Mais um ano se encerra. 2018 anos desde a vinda de Cristo já se passaram. Há dois mil anos, o verdadeiro Deus e verdadeiro Homem é ainda um simples carpinteiro na Palestina; aprende o ofício com seu pai, o justo São José. O maior Império da época tentará destruir os gérmens da Religião por Ele pregada, que cresce extraordinariamente no embalo das peregrinações dos “pescadores de homens”. Há mil e quinhentos anos, a Europa observa a ruína do mesmo Império que começara como uma pequena vila agropastoril no Lácio, e as hordas dos chamados bárbaros se apoderam dos seus territórios. Difícil missão trazê-los à Luz da Verdade, que alcança sucesso inimaginável. Há mil anos, ao passo que enfrenta os ataques e pilhagens de escandinavos e sarracenos, a Cristandade começa a tornar-se fato consumado graças ao empenho dos monges, restauradores da fé, da cultura e até mesmo da economia no Velho Continente.
Há quinhentos anos, a Revolução de Lutero abala a Europa, enquanto as Américas, bem como partes da África e Ásia, começam a receber a Luz da Boa Nova graças a duas pequenas nações que, não satisfeitas com o pequeno espaço que a Providência lhes reservara na Península Ibérica, navegam pelos oceanos e mares bravios com o auxílio da mesma Providência para conquistar mais que terras: almas, e aos milhões. Muito além das riquezas terrestres, acumularão riquezas no Céu. A própria Virgem Maria descerá ao Tepeyac e sua imagem aparecerá posteriormente no rio Paraíba, tornando-nos herdeiros daquela mesma Cristandade que se esfacelava diante do monge rebelde e seus asseclas.

## AMOSTRA DE DADOS

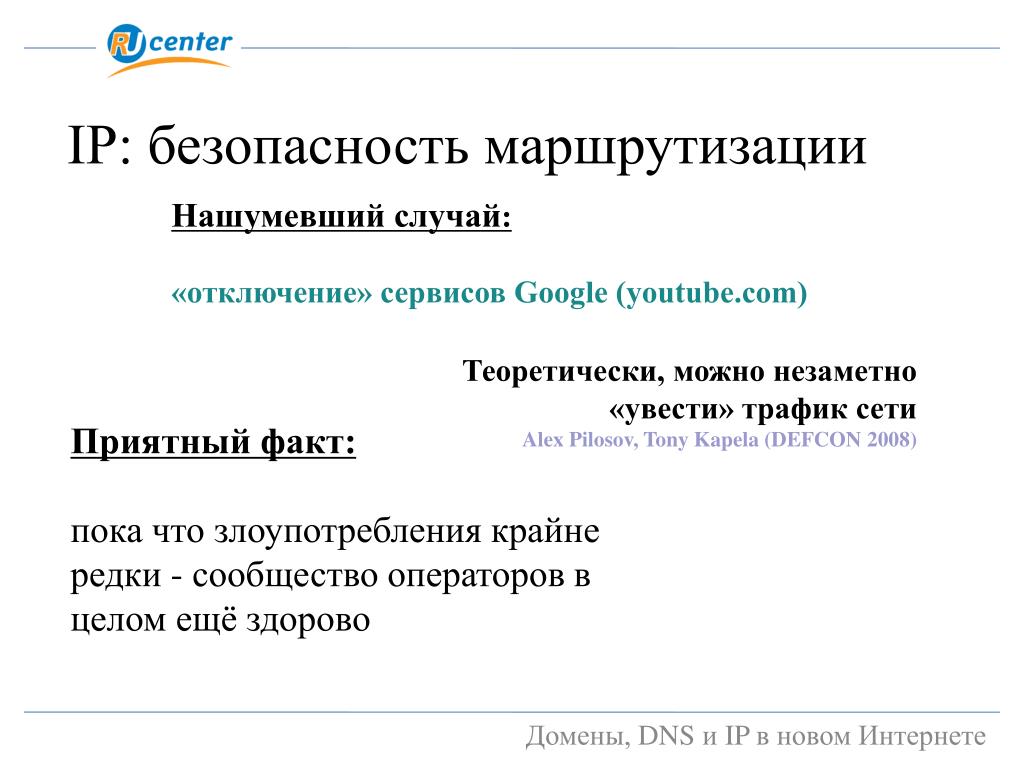 RU center

IP: безопасность маршрутизации

Нашумевший случай:

«отключение» сервисов Google (youtube.com)

Теоретически, можно незаметно «увести» трафик сети
Alex Pilosov, Tony Kapela (DEFCON 2008)

Приятный факт:

пока что злоупотребления крайне редки - сообщество операторов в целом ещё здорово

Домены, DNS и IP в новом Интернете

## SOBRE O EXERCÍCIO
Por favor, cite literalmente o trecho do texto sobre a história da Cristandade que vai de "Há quinhentos anos, a" até "e seus asseclas.", inclusive.

## RESPOSTA DA TAREFA
Há quinhentos anos, a Revolução de Lutero abala a Europa, enquanto as Américas, bem como partes da África e Ásia, começam a receber a Luz da Boa Nova graças a duas pequenas nações que, não satisfeitas com o pequeno espaço que a Providência lhes reservara na Península Ibérica, navegam pelos oceanos e mares bravios com o auxílio da mesma Providência para conquistar mais que terras: almas, e aos milhões. Muito além das riquezas terrestres, acumularão riquezas no Céu. A própria Virgem Maria descerá ao Tepeyac e sua imagem aparecerá posteriormente no rio Paraíba, tornando-nos herdeiros daquela mesma Cristandade que se esfacelava diante do monge rebelde e seus asseclas.